Un nome che poteva essere allo stesso livello?
Forse avrei continuato sulla strada di puntare sui giovani e su pochi giocatori d’esperienza. Magari un classe ’99, 2000 o 2001, un’operazione alla Reynolds magari con un giocatore più pronto, uno che può essere una valida alternativa se chiamato in causa. Ma Calafiori in quel ruolo non mi dispiace, a volte è un po’ incerottato ma secondo me può essere una valida alternativa sulla fascia sinistra.

Riguardo l’ambiente, alla Roma è davvero impossibile vincere o è solo una favola? Con un progetto serio si può vincere?
Ci vogliono una serie di componenti. Faccio un esempio con Conte all’Inter, arrivò e fecero tutti quadrato attorno a lui, si sono allineati. Se ricordate bene Conte in un certo momento stava quasi dando di matto, fece esternazioni forti e scelte importanti, mettendo fuori dei giocatori, ma tutti l’hanno seguito. Sicuramente in un ambiente come quello della Roma ci vogliono un allenatore e un direttore sportivo di spessore, una presidenza che si affida ai primi due e un ambiente che sostiene sempre la squadra, che non cerca pretesti per inferire e darle addosso appena le cose vanno male. Per vincere serve la squadra, si può prendere anche il miglior allenatore ma se resta solo può fare poco o nulla. Ci vuole la squadra per vincere, più che il singolo.

Il suo futuro?
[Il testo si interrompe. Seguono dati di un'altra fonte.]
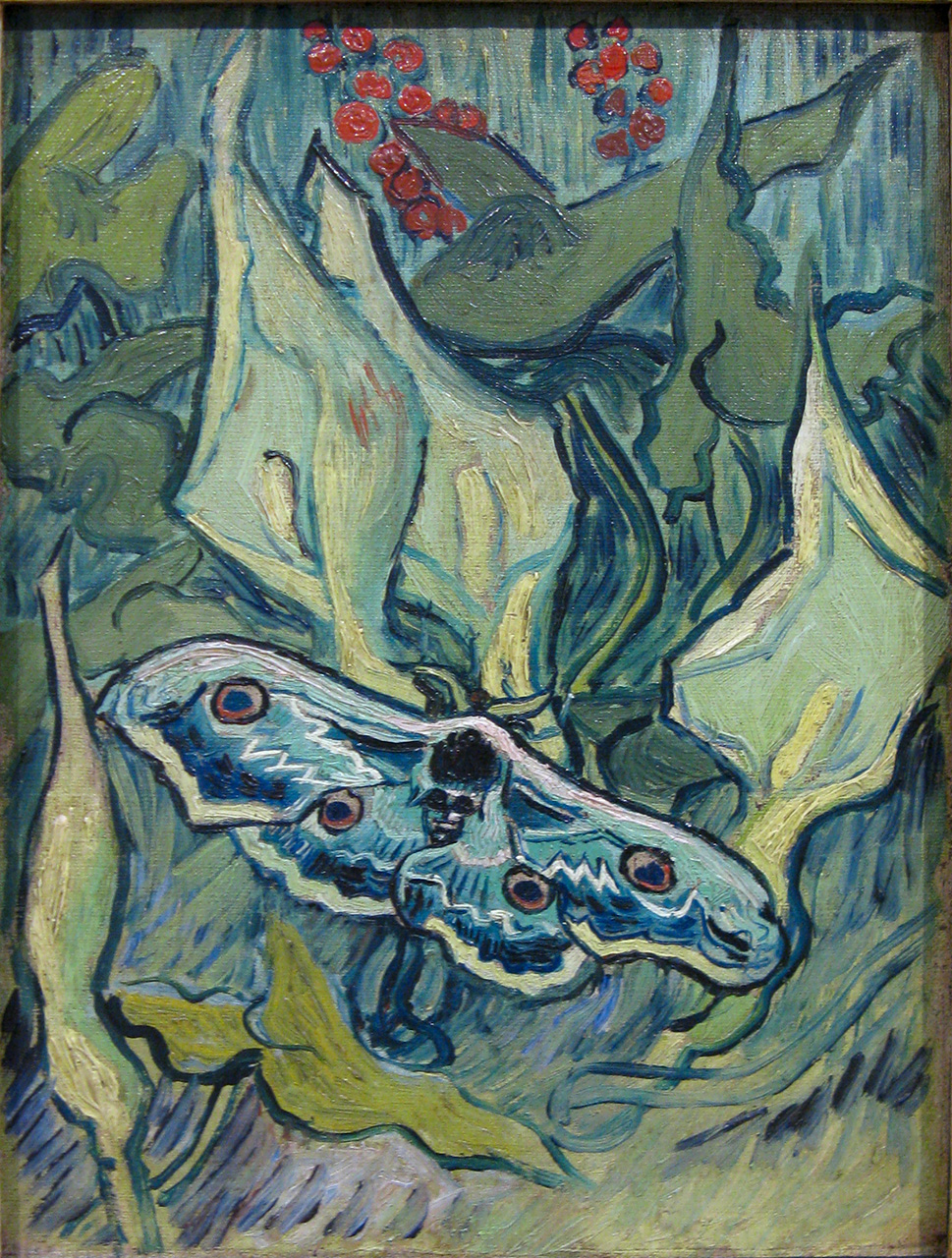 Moth by Van Gogh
Tornerebbe alla Roma?
Sono ancora fermo per scelta, ho respinto 3 offerte, due da club stranieri per esigenze familiari e da uno italiano, il cui progetto non mi convinceva. Con il Genoa non c’è mai stato nulla. Per il futuro vedremo, mi piace fare calcio e vorrei essere messo nelle condizioni di poter lavorare. Non importano blasone e categoria, faccio calcio con passione. Il Napoli? In quel periodo si è parlato di diverse situazioni ma ognuno è rimasto al proprio posto, non c’erano ruoli vacanti. Va detto che ora ci sono molte proprietà americane, guardate il caso più recente del Genoa. Forse bisogna anche far capire alle proprietà straniere che il campionato italiano non è facile, i numeri sono importanti e sono dei valori aggiunti, ma serve qualcuno che si prenda le responsabilità. Siamo stati sempre un po’ i maestri in tutto il mondo, pensare che oggi vengano in Italia a insegnare calcio la trovo una cosa un po’ bizzarra, ma il tempo è galantuomo.

Sabato c’è Atalanta-Roma. È vero che avrebbe voluto Gasperini alla Roma?
E’ un allenatore che stimo, i Percassi l’hanno blindato a ragione, sta facendo cose straordinarie. Non dimentichiamoci che prima di lui l’Atalanta lottava per la salvezza, le cose ormai sono cambiate. Parlo volentieri della mia passata esperienza alla Roma, non mi rattrista.

La causa con la Roma per il licenziamento?
L’ho vinta, penso che ora il club ricorrerà in appello ma ormai è acqua passata, bisogna andare avanti.